"Lost Cause"
Sermon preached by Anne R. Ledbetter
Sunday, October 31, 2010
Scripture - Luke 19:1-10


Have you ever been lost?  Just two weeks ago, on our way back to Wilmington from the Women's Retreat in Cape May, my friend and colleague Mary Beth Davis and I got lost.  Don't laugh - neither of us knows southern New Jersey.  Paul, it's like Newark - you can't go there and not get lost! Truth be told, it was my fault.  (No surprise there, huh?!)  Mary Beth was navigator and I did not take the turn she indicated because, well, it felt too soon.  Mary Beth also thought there was another way to get home, but gradually we realized that if we didn't get some directions we would end up in Princeton!  You might guess that we did not have a GPS - a global positioning system - in the car.  We had gotten off course, and did not know how to find our way back.  It became an urgent situation since we both had commitments at church later in the afternoon.

In our story this morning, it is Zacchaeus who is lost.  He knows his way around Jericho, for he collects taxes there.  But he has not found the roadmap to a fulfilling life. Luke identifies him as a chief tax collector who was rich - which implies that Zacchaeus had been fleecing his own people, collecting money for the Romans and adding enough for himself to live in high style.  However, riches had not brought Zacchaeus happiness or satisfaction.  Otherwise, why would he seek out the itinerant rabbi who is passing through town - this teacher who tells stories where a tax collector is not always the villain?

[Aim of the task]
Return the sermon text exactly as it appears, everything from "Have you ever" down to "in the afternoon.".

[Supplied data]
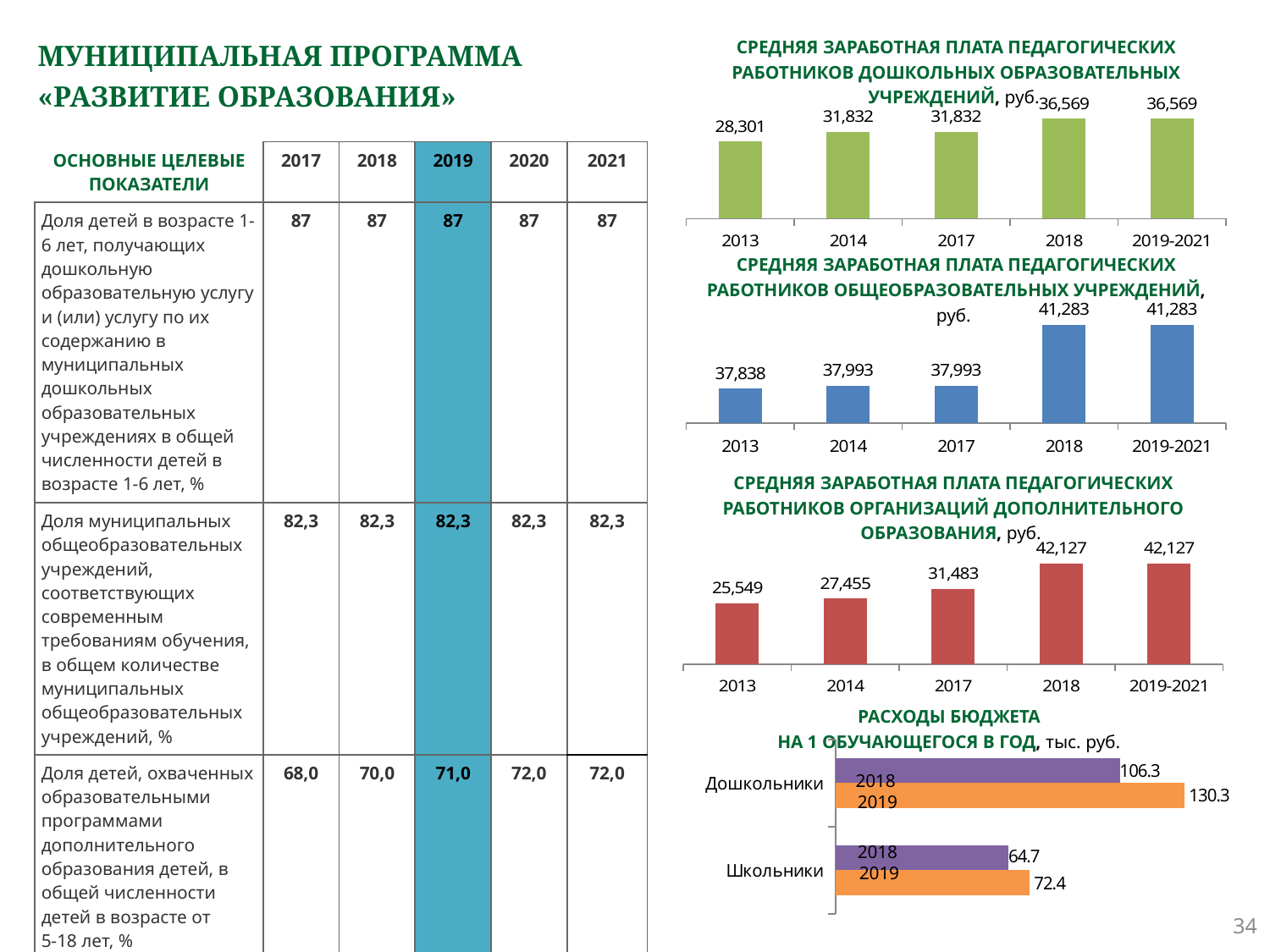
In the chart 'Средняя заработная плата педагогических работников дошкольных образовательных учреждений', what is the value for 2013? 28,301 In the chart 'Средняя заработная плата педагогических работников организаций дополнительного образования', which year has the highest value among 2013, 2014 and 2017? 2017 In the chart 'Расходы бюджета на 1 обучающегося в год', what is the 2019 value for Дошкольники? 130.3 In the chart 'Средняя заработная плата педагогических работников дошкольных образовательных учреждений', what is the difference between the 2018 value and the 2013 value? 8,268 In the chart 'Расходы бюджета на 1 обучающегося в год', which is larger for Школьники: the 2018 value or the 2019 value? 2019 In the chart 'Средняя заработная плата педагогических работников организаций дополнительного образования', what is the difference between the 2018 value and the 2017 value? 10,644 In the chart 'Средняя заработная плата педагогических работников общеобразовательных учреждений', what is the value for 2018? 41,283 In the chart 'Средняя заработная плата педагогических работников дошкольных образовательных учреждений', which year has the lowest value? 2013 In the chart 'Средняя заработная плата педагогических работников общеобразовательных учреждений', do the values rise or fall from 2013 to 2019-2021? rise In the chart 'Средняя заработная плата педагогических работников организаций дополнительного образования', what is the value for 2017? 31,483 In the chart 'Средняя заработная плата педагогических работников общеобразовательных учреждений', how many bars are plotted? 5 What type of chart is 'Расходы бюджета на 1 обучающегося в год'? bar chart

[Written answer]
Have you ever been lost?  Just two weeks ago, on our way back to Wilmington from the Women's Retreat in Cape May, my friend and colleague Mary Beth Davis and I got lost.  Don't laugh - neither of us knows southern New Jersey.  Paul, it's like Newark - you can't go there and not get lost! Truth be told, it was my fault.  (No surprise there, huh?!)  Mary Beth was navigator and I did not take the turn she indicated because, well, it felt too soon.  Mary Beth also thought there was another way to get home, but gradually we realized that if we didn't get some directions we would end up in Princeton!  You might guess that we did not have a GPS - a global positioning system - in the car.  We had gotten off course, and did not know how to find our way back.  It became an urgent situation since we both had commitments at church later in the afternoon.